• What the task requires
Convert the entries, beginning at the line containing "What distance would be" and ending at the line containing "395 centimetres", into a two-column CSV with the headers text and answer. Each entry gets one row, with each field in quotation marks and any line breaks replaced by spaces.
※ ※ ※
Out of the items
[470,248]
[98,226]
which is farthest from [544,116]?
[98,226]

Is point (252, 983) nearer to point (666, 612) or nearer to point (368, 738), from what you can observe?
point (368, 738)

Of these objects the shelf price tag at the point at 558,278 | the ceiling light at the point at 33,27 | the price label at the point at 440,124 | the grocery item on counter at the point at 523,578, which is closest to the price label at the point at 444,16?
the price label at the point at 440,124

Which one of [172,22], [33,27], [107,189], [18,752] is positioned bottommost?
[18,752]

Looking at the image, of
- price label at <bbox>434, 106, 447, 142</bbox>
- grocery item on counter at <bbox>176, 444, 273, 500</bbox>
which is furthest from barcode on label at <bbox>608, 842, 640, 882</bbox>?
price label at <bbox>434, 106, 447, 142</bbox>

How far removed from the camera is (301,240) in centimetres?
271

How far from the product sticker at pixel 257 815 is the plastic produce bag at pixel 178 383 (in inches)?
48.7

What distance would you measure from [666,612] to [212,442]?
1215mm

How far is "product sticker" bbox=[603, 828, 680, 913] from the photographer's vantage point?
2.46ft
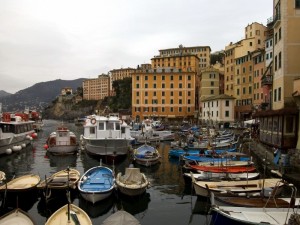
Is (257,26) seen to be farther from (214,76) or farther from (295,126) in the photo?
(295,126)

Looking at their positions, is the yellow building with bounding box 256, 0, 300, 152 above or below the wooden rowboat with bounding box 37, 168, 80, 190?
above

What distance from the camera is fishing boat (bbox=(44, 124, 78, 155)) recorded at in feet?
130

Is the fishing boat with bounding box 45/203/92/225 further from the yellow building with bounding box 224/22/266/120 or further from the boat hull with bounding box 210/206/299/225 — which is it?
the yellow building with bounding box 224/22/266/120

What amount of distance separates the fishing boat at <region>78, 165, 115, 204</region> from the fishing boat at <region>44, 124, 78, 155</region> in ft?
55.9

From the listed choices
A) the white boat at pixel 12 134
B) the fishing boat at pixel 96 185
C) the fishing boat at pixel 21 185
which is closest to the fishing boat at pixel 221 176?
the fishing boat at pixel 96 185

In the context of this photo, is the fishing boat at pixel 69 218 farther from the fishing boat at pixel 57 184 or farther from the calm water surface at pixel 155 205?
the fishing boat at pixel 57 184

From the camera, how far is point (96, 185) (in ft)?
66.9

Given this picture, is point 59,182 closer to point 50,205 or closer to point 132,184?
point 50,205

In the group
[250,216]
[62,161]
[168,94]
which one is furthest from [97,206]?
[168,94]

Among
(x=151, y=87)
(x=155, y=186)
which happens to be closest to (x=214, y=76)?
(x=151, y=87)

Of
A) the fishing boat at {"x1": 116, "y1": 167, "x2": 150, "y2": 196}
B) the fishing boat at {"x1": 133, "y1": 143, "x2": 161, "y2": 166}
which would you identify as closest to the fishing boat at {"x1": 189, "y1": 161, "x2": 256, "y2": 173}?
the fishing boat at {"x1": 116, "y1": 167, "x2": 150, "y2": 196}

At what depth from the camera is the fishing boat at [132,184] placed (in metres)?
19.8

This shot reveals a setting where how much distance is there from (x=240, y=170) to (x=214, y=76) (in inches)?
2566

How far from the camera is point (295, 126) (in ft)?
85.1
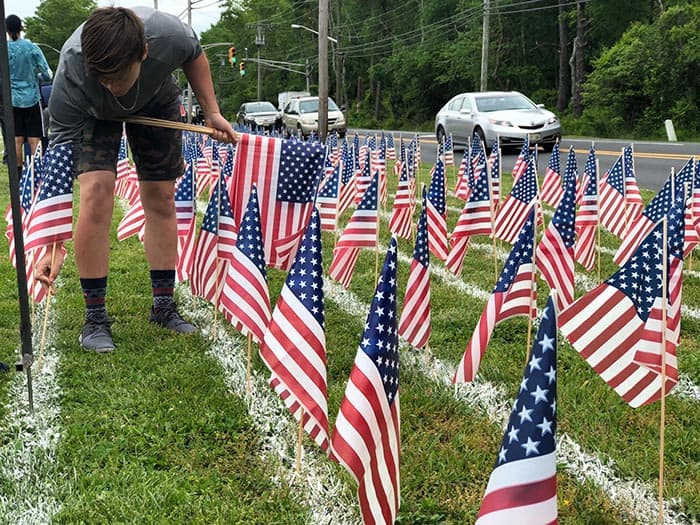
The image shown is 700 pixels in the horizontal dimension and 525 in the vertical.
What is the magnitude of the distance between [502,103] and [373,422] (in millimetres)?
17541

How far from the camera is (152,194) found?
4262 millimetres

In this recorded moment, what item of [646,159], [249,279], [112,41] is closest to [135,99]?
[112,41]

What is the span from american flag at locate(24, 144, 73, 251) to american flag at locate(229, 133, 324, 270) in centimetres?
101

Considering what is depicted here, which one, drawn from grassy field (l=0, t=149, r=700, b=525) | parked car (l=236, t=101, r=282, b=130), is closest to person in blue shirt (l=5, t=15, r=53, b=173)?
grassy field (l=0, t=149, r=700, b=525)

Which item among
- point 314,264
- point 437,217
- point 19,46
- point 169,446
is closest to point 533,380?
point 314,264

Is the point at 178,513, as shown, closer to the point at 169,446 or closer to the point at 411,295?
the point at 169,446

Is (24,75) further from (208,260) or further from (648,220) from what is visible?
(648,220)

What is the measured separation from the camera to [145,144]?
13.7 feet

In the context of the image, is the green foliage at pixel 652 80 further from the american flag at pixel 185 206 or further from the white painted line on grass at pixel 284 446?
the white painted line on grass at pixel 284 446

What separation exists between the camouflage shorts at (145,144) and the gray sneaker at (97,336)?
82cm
※ ※ ※
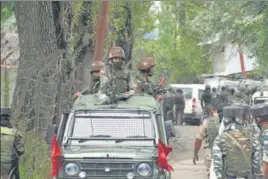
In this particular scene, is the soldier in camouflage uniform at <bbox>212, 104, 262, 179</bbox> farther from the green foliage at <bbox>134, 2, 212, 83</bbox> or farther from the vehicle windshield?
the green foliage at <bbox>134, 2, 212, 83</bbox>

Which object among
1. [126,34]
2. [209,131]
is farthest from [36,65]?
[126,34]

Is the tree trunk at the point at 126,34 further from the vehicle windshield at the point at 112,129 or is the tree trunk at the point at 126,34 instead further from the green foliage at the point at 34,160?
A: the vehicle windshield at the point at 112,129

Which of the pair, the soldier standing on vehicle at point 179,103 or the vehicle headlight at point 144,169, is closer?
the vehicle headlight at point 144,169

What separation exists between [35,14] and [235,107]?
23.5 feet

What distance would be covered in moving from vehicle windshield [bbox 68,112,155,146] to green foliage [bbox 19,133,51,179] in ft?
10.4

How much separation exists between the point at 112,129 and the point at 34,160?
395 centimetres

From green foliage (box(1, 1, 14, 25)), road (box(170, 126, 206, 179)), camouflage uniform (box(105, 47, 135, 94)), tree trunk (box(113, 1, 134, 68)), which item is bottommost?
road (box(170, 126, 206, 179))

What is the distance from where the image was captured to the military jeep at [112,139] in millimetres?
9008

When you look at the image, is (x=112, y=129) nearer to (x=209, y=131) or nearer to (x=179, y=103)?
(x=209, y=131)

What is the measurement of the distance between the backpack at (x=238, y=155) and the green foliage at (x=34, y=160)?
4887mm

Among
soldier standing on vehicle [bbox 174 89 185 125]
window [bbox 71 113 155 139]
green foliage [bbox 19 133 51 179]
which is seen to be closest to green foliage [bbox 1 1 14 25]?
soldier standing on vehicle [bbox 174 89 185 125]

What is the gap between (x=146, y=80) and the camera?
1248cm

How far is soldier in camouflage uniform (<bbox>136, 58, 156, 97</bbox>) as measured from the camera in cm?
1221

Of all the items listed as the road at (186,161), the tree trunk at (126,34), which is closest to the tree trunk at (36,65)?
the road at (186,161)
※ ※ ※
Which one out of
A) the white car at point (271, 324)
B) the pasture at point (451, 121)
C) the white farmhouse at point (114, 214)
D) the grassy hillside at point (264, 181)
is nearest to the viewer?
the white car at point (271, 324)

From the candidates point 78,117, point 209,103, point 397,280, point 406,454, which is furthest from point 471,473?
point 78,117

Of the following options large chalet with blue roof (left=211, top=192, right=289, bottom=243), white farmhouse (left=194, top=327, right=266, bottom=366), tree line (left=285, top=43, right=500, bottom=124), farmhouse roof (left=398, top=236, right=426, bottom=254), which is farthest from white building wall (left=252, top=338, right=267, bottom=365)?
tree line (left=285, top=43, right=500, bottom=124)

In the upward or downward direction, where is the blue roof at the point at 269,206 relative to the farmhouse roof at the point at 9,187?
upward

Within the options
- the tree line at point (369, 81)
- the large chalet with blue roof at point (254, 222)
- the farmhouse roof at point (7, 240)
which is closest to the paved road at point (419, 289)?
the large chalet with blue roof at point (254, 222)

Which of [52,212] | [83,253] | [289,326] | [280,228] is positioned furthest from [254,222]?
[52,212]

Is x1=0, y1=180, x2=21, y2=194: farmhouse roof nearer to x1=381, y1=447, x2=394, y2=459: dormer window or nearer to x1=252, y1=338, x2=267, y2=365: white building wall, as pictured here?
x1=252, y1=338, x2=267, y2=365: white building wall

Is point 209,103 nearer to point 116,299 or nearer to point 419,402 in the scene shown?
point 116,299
※ ※ ※
• Written solution
text,answer
"What distance would be covered in moving from vehicle windshield [bbox 68,112,155,146] to green foliage [bbox 19,133,51,179] in ft?","10.4"
"How much separation exists between the point at 112,129 and the point at 34,160?","395 centimetres"